[Start RECORDS SHOWN]

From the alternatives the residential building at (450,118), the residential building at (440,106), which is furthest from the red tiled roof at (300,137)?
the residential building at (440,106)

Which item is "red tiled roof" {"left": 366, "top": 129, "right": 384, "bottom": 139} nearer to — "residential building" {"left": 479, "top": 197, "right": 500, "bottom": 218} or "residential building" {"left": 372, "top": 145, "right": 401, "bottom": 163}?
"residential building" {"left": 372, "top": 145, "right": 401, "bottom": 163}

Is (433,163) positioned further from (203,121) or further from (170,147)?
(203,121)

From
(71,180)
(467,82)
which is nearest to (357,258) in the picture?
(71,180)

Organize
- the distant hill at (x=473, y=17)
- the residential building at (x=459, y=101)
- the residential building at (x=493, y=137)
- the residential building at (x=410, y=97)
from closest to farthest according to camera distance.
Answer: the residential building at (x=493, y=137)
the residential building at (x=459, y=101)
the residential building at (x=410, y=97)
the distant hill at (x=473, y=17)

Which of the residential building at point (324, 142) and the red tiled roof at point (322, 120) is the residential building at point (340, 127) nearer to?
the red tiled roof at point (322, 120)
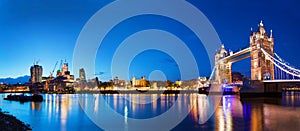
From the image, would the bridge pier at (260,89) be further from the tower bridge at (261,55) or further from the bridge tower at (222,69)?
the bridge tower at (222,69)

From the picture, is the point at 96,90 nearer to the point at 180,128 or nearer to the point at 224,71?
the point at 224,71

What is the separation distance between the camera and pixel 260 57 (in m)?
56.3

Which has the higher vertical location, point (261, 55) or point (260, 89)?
point (261, 55)

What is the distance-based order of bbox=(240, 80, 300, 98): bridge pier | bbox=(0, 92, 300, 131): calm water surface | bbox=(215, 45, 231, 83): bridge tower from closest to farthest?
bbox=(0, 92, 300, 131): calm water surface, bbox=(240, 80, 300, 98): bridge pier, bbox=(215, 45, 231, 83): bridge tower

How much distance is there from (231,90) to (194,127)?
2570 inches

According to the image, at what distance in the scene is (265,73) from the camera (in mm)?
54312

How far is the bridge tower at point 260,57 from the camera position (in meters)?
54.5

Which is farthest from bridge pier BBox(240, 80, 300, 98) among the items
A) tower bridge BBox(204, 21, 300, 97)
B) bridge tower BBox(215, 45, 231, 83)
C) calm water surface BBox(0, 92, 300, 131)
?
bridge tower BBox(215, 45, 231, 83)

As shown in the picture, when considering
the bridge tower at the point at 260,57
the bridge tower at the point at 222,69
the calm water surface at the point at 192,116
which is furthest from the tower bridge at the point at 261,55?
the calm water surface at the point at 192,116

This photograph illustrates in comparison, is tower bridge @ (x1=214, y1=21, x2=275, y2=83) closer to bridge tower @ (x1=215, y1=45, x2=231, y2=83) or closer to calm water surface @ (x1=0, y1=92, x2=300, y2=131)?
bridge tower @ (x1=215, y1=45, x2=231, y2=83)

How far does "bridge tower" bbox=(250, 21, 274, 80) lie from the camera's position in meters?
54.5

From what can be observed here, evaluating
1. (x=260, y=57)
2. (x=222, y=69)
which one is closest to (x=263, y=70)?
(x=260, y=57)

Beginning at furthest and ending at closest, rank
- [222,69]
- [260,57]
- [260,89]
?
[222,69] → [260,57] → [260,89]

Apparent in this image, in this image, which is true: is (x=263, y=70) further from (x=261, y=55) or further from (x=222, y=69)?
(x=222, y=69)
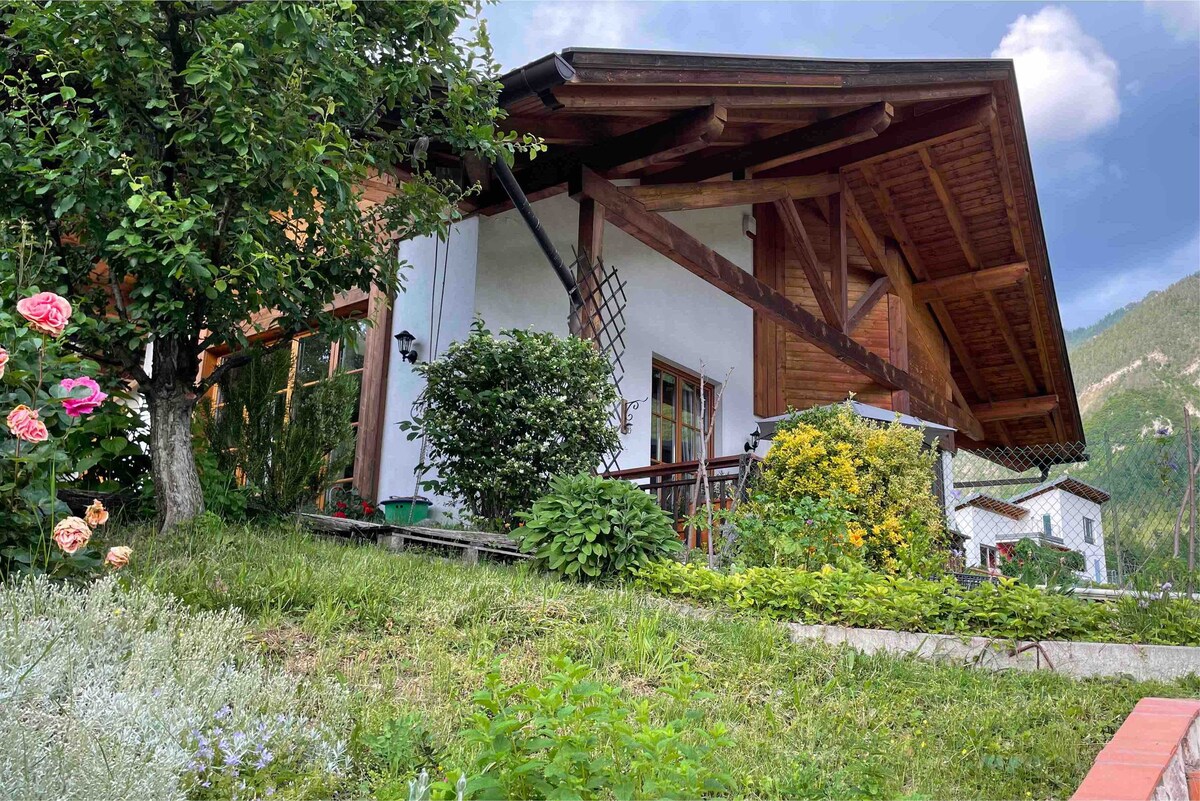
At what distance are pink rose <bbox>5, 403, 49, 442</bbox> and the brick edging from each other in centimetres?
324

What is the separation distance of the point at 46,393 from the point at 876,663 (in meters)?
3.40

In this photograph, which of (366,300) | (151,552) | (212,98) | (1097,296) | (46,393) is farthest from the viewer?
(1097,296)

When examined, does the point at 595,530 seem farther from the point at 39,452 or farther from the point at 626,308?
the point at 626,308

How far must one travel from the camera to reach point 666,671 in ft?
10.5

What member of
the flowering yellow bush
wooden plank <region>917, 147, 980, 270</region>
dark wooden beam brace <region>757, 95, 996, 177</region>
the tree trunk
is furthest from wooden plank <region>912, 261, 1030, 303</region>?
the tree trunk

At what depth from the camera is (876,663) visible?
11.7 ft

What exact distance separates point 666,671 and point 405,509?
3.90m

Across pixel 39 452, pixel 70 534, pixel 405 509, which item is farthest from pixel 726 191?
pixel 70 534

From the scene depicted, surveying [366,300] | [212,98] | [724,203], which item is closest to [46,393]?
[212,98]

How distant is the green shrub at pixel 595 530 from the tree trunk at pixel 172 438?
1.72 metres

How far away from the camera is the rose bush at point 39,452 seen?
2924 mm

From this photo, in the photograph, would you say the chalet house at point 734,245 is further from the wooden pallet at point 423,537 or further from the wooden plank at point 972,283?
the wooden pallet at point 423,537

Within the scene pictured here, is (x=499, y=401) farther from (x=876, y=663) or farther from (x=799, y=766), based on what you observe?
(x=799, y=766)

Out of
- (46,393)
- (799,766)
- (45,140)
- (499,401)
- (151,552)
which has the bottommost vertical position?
(799,766)
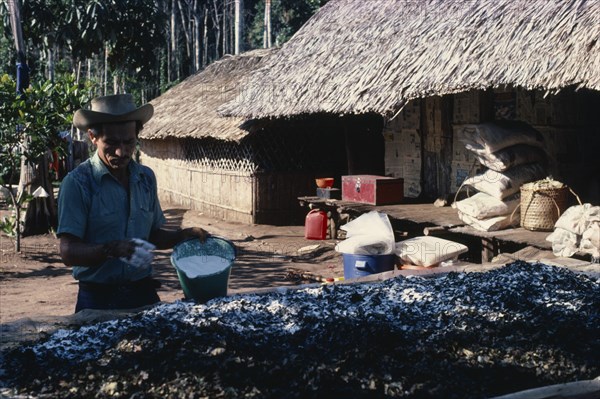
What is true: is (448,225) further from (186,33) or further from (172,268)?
(186,33)

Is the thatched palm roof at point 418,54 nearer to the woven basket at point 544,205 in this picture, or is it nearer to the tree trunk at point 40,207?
the woven basket at point 544,205

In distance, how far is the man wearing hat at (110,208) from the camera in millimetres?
3225

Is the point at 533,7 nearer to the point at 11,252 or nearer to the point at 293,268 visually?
the point at 293,268

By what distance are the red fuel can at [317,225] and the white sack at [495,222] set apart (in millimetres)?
3455

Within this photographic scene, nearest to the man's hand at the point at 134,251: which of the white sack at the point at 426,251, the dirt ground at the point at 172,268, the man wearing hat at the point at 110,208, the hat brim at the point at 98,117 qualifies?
the man wearing hat at the point at 110,208

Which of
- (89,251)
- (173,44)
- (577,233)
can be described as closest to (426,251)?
(577,233)

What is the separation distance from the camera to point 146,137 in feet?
55.6

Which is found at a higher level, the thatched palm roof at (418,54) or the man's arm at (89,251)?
the thatched palm roof at (418,54)

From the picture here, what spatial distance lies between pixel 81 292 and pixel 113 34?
14.3 meters

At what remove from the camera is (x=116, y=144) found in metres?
3.34

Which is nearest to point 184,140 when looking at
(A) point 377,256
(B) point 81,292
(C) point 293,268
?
(C) point 293,268

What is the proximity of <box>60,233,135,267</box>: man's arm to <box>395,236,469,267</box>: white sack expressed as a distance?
4363 millimetres

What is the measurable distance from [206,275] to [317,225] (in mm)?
7636

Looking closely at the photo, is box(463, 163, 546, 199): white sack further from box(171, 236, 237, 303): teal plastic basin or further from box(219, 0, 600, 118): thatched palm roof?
box(171, 236, 237, 303): teal plastic basin
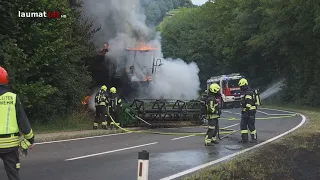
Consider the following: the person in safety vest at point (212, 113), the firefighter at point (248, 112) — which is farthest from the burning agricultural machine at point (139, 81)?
the person in safety vest at point (212, 113)

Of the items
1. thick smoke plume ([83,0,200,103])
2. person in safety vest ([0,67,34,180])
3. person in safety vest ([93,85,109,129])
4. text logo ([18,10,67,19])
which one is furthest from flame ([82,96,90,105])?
person in safety vest ([0,67,34,180])

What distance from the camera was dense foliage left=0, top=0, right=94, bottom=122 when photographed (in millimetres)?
13750

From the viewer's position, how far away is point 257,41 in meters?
38.9

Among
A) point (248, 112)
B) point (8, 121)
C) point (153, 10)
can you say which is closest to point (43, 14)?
point (248, 112)

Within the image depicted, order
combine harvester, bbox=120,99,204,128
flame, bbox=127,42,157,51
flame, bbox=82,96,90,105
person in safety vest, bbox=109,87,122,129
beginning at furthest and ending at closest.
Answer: flame, bbox=127,42,157,51
flame, bbox=82,96,90,105
combine harvester, bbox=120,99,204,128
person in safety vest, bbox=109,87,122,129

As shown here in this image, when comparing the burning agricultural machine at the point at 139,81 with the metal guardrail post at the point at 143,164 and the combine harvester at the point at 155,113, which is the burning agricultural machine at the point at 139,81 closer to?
the combine harvester at the point at 155,113

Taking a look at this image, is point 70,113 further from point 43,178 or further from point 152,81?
point 43,178

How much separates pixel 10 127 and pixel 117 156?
5.05 m

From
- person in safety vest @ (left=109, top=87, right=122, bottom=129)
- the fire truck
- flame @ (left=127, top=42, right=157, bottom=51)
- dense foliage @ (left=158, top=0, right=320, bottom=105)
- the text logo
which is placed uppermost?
dense foliage @ (left=158, top=0, right=320, bottom=105)

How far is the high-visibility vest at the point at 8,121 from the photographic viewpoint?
511cm

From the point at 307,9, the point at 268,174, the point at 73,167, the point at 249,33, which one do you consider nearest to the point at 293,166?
the point at 268,174

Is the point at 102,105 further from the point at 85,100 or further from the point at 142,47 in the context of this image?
the point at 142,47

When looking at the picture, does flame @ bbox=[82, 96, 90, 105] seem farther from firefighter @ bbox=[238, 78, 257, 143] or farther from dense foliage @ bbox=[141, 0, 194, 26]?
firefighter @ bbox=[238, 78, 257, 143]

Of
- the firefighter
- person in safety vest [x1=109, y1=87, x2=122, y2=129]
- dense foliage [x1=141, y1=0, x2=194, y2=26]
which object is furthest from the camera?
dense foliage [x1=141, y1=0, x2=194, y2=26]
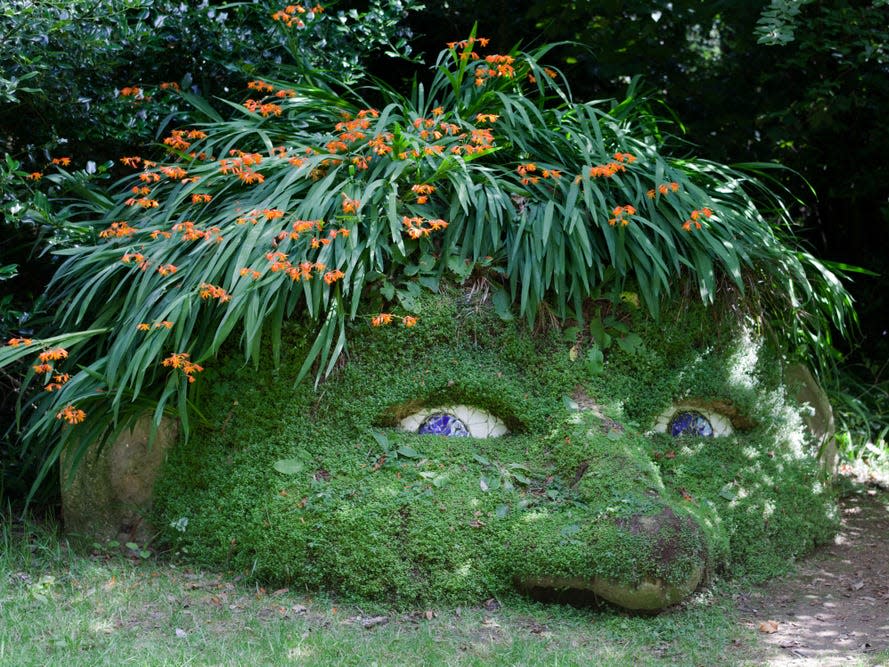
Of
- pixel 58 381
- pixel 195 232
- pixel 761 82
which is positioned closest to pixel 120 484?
pixel 58 381

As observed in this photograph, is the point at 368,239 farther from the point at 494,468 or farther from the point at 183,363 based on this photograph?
the point at 494,468

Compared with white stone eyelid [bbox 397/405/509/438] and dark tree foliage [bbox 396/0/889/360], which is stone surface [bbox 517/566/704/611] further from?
dark tree foliage [bbox 396/0/889/360]

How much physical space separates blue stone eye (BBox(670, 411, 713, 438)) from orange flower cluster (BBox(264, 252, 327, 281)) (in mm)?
1906

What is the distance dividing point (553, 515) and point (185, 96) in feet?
9.72

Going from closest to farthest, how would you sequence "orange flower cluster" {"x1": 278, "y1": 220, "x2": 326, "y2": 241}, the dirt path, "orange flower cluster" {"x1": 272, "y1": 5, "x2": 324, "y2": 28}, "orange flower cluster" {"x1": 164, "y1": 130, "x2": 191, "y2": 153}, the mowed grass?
1. the mowed grass
2. the dirt path
3. "orange flower cluster" {"x1": 278, "y1": 220, "x2": 326, "y2": 241}
4. "orange flower cluster" {"x1": 164, "y1": 130, "x2": 191, "y2": 153}
5. "orange flower cluster" {"x1": 272, "y1": 5, "x2": 324, "y2": 28}

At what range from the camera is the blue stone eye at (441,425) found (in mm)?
4211

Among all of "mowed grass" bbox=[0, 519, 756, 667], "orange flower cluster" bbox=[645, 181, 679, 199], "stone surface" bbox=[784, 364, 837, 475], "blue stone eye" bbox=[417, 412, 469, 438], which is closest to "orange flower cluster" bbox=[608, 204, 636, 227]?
"orange flower cluster" bbox=[645, 181, 679, 199]

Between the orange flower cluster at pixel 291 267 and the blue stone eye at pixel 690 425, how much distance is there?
1906 mm

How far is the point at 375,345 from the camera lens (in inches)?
164

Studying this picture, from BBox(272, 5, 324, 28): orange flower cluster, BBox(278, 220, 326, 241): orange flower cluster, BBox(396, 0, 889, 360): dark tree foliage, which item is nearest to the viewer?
BBox(278, 220, 326, 241): orange flower cluster

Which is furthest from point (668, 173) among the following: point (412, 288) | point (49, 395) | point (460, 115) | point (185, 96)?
point (49, 395)

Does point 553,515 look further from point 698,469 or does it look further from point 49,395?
point 49,395

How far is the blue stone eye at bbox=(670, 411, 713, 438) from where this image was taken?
4520 millimetres

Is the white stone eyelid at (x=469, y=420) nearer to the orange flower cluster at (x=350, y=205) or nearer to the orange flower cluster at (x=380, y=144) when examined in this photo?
the orange flower cluster at (x=350, y=205)
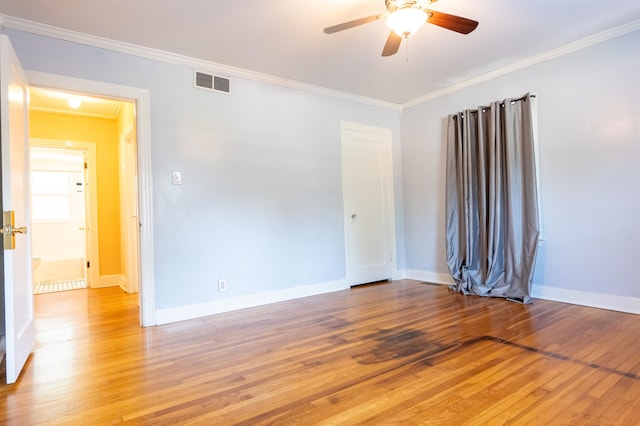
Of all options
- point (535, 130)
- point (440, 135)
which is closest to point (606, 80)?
point (535, 130)

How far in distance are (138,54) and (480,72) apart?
3618 mm

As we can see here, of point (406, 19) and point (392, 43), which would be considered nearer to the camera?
point (406, 19)

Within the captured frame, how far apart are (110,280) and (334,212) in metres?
3.63

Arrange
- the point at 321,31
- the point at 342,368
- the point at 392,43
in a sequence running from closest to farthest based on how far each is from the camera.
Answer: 1. the point at 342,368
2. the point at 392,43
3. the point at 321,31

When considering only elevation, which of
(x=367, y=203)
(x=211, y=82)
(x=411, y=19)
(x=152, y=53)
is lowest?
(x=367, y=203)

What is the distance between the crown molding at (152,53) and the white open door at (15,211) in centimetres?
51

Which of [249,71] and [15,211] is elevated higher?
[249,71]

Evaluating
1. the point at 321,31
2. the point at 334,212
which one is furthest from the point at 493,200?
the point at 321,31

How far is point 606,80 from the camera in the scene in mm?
3215

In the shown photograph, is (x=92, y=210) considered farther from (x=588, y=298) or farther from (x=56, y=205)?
(x=588, y=298)

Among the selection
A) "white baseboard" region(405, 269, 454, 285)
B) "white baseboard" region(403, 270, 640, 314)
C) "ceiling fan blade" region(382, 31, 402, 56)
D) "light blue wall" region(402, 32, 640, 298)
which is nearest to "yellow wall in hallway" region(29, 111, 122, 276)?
"white baseboard" region(405, 269, 454, 285)

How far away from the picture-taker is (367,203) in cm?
479

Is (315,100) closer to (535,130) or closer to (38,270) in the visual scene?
(535,130)

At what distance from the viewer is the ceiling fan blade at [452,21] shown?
2.23 meters
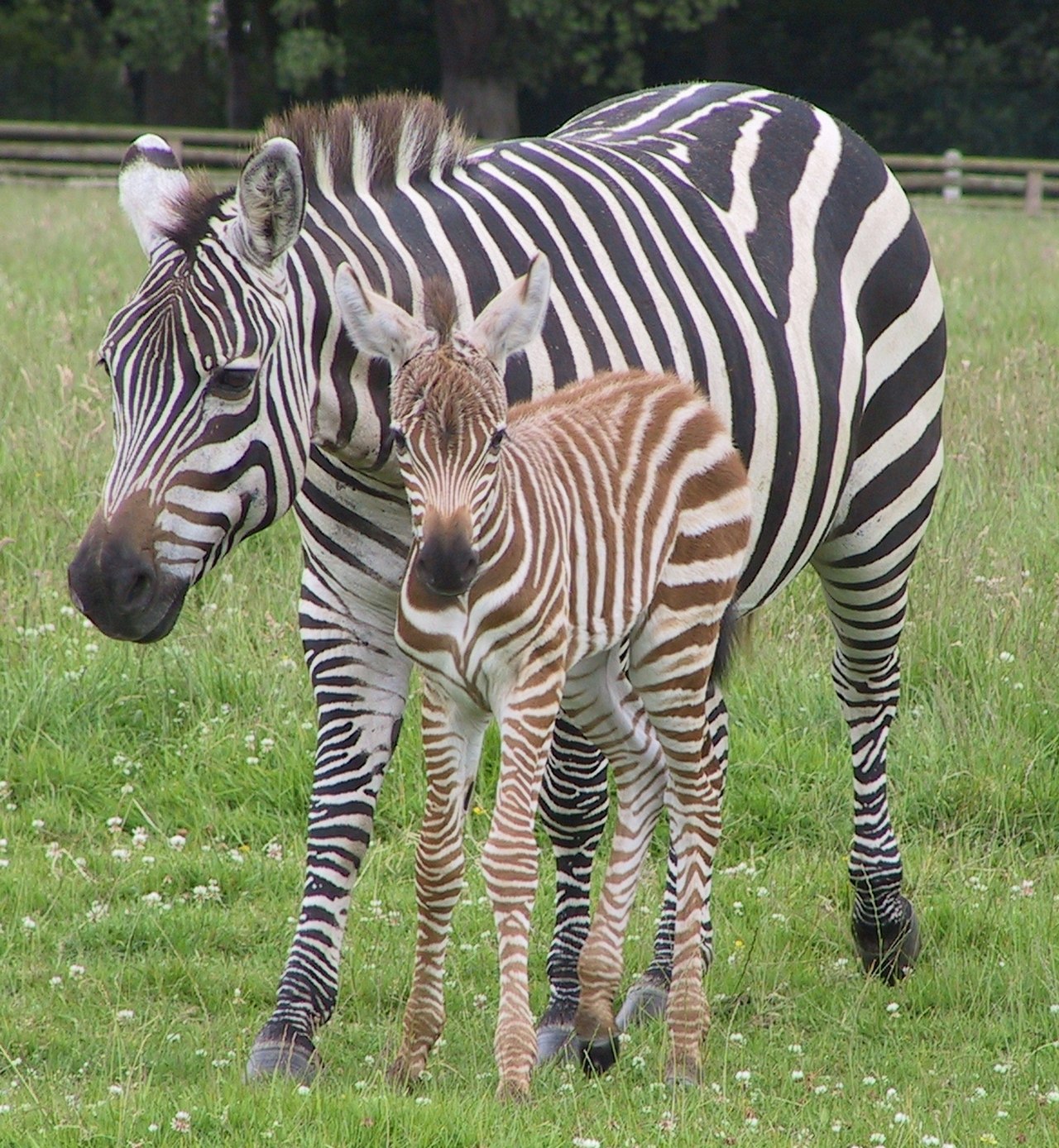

[End RECORDS SHOWN]

GIVEN REQUEST: Extract every line of the entries above that contains the string "rose".

FINAL RESULT:
At what distance are pink rose <bbox>5, 403, 49, 442</bbox> and the brick edging from each other in centimetres?
How far away from the camera is the rose bush at point 39,452 seen?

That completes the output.